• EXERCISES:
- 1) Please list the professional teams named in the Miguel María Lasa profile below, leaving out the years.
- 2) Retype part of the Miguel María Lasa profile below word for word, starting at "Professional teams" and ending at "Basque Country (1974)".
- 3) Extend the profile of the cyclist Miguel María Lasa below past its last line.

• EXCERPT PROVIDED:
Miguel María Lasa

Personal information
- Full name: Miguel María Lasa Urquía
- Born: 4 November 1947 (age 78) Oiartzun, Spain

Team information
- Discipline: Road
- Role: Rider

Professional teams
- 1969: Pepsi-Cola
- 1970: La Casera–Peña Bahamontes
- 1971: Orbea–Oar–Legnano [ca]
- 1971–1975: Kas–Kaskol
- 1976: Scic
- 1977–1978: Teka
- 1979–1980: Moliner–Vereco

Major wins
- Grand Tours Tour de France 2 individual stages (1976, 1978) Giro d'Italia 3 individual stages (1970, 1972, 1981) Vuelta a España Points classification (1975) 6 individual stages (1972, 1975, 1979, 1981) Stage races Tour of the Basque Country (1974)

• PROVIDED RECORDS:

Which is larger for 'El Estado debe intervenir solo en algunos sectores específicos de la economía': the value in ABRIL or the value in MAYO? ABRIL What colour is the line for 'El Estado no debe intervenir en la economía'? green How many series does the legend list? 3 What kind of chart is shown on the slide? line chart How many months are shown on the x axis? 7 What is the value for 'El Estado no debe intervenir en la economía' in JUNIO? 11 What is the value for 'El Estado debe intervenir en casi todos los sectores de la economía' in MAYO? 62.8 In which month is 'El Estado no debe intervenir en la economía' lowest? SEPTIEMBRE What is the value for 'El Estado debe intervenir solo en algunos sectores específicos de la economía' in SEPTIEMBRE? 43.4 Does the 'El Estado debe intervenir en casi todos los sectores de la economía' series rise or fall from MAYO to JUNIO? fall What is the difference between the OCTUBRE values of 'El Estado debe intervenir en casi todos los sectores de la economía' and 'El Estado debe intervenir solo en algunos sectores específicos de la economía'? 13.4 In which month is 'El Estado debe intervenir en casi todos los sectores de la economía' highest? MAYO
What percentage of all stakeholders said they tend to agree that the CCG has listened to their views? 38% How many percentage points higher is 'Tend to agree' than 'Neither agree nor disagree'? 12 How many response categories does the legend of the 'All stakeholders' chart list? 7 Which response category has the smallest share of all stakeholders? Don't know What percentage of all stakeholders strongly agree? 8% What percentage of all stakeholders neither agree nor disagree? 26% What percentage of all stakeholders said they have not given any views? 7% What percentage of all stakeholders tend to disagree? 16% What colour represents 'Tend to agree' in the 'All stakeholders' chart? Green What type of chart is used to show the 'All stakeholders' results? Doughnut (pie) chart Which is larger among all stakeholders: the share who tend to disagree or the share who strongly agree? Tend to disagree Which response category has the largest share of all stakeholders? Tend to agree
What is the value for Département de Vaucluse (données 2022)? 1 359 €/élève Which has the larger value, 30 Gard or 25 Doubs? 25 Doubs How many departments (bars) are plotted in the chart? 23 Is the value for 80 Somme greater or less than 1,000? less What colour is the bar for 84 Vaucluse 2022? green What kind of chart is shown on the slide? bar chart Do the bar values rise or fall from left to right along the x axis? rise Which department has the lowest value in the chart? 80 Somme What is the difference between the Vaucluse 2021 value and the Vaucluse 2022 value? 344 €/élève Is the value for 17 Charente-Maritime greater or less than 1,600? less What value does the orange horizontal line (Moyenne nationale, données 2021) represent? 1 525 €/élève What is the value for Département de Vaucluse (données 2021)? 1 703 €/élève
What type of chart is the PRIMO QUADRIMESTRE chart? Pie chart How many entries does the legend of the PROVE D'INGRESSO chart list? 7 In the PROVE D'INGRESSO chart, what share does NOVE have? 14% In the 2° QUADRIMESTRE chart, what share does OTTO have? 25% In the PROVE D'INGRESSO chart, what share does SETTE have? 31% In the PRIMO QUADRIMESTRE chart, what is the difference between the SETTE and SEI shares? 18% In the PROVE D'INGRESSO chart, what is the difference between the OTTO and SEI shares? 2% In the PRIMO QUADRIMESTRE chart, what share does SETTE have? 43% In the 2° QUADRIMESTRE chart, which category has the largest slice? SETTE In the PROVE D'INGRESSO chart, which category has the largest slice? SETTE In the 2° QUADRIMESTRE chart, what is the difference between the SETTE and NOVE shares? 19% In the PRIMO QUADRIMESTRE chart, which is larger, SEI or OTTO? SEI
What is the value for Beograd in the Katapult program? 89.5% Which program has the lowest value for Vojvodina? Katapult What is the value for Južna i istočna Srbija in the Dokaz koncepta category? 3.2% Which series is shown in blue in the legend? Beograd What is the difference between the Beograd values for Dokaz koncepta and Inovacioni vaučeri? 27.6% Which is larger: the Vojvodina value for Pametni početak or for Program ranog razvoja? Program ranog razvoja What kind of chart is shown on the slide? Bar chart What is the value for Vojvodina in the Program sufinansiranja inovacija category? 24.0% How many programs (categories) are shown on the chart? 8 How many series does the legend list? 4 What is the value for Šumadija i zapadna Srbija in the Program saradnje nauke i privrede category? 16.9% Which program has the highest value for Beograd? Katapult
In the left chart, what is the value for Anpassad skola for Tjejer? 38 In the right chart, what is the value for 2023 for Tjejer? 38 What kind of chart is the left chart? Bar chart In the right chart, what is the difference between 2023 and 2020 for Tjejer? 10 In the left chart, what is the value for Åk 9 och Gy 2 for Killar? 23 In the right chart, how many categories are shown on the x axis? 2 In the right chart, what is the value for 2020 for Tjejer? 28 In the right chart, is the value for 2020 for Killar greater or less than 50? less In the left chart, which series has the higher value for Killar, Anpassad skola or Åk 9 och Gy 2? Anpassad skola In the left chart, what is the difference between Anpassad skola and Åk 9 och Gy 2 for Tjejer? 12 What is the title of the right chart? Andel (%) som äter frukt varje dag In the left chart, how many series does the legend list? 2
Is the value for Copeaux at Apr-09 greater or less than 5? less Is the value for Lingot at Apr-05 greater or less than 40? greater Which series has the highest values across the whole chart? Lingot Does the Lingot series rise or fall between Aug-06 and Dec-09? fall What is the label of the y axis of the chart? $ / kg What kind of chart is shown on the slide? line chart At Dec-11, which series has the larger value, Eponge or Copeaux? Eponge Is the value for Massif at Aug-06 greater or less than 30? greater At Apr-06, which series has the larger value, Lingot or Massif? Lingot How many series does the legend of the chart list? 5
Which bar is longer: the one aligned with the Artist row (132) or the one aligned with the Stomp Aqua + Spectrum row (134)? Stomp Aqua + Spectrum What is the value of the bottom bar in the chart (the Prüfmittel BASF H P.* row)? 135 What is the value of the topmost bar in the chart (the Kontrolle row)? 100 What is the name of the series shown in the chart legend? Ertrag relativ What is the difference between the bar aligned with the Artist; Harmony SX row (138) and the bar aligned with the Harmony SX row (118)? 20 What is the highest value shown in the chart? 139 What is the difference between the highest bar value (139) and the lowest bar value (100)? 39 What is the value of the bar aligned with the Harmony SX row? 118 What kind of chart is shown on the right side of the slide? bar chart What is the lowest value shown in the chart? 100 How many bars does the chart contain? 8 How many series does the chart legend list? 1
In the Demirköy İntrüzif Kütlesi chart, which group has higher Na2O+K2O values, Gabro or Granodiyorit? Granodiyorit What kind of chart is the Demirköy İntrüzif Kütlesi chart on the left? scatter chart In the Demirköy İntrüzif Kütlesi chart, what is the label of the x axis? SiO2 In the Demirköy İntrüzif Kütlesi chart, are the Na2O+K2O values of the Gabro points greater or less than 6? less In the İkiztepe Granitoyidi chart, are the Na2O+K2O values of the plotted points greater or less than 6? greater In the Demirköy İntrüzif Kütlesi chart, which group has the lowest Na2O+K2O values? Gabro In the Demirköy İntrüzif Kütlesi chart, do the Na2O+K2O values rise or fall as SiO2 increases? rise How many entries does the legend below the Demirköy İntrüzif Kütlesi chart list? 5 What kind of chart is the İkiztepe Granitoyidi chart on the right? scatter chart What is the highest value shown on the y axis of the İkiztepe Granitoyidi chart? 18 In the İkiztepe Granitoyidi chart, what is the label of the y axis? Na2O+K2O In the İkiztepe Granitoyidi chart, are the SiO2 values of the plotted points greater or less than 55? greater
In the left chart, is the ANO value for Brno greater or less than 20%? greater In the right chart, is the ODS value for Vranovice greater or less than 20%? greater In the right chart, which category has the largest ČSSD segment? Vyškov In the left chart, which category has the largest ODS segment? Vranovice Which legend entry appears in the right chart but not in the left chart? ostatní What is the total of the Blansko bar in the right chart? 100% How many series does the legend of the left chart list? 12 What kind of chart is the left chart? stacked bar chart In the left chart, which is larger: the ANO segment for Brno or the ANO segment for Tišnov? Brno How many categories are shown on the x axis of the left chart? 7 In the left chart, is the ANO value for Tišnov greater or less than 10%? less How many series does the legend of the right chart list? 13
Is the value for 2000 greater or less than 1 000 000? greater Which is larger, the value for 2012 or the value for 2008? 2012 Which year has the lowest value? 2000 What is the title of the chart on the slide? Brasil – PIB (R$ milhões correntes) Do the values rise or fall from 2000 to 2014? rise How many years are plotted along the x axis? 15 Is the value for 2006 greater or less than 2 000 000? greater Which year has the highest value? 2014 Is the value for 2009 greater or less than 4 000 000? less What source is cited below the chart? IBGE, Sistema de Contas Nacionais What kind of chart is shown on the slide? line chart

• RESULTS FOR EACH TASK:
- 1)
Pepsi-Cola
La Casera–Peña Bahamontes
Orbea–Oar–Legnano
Kas–Kaskol
Scic
Teka
Moliner–Vereco

- 2)
Professional teams
- 1969: Pepsi-Cola
- 1970: La Casera–Peña Bahamontes
- 1971: Orbea–Oar–Legnano [ca]
- 1971–1975: Kas–Kaskol
- 1976: Scic
- 1977–1978: Teka
- 1979–1980: Moliner–Vereco

Major wins
- Grand Tours Tour de France 2 individual stages (1976, 1978) Giro d'Italia 3 individual stages (1970, 1972, 1981) Vuelta a España Points classification (1975) 6 individual stages (1972, 1975, 1979, 1981) Stage races Tour of the Basque Country (1974)

- 3)
= Miguel María Lasa =

Spanish cyclist (born 1947)

Miguel María Lasa Urquía (born 4 November 1947) is a Spanish former road bicycle racer. He was born in Oiartzun. He won four stages in the Vuelta a España as well as the Points classification in 1975 Vuelta a España. He also finished on the podium of Vuelta a España four times (1972, 1974, 1975, 1977). He also won two stages in the Tour de France and three stages in the Giro d'Italia.

He also competed in the individual road race and the team time trial events at the 1968 Summer Olympics.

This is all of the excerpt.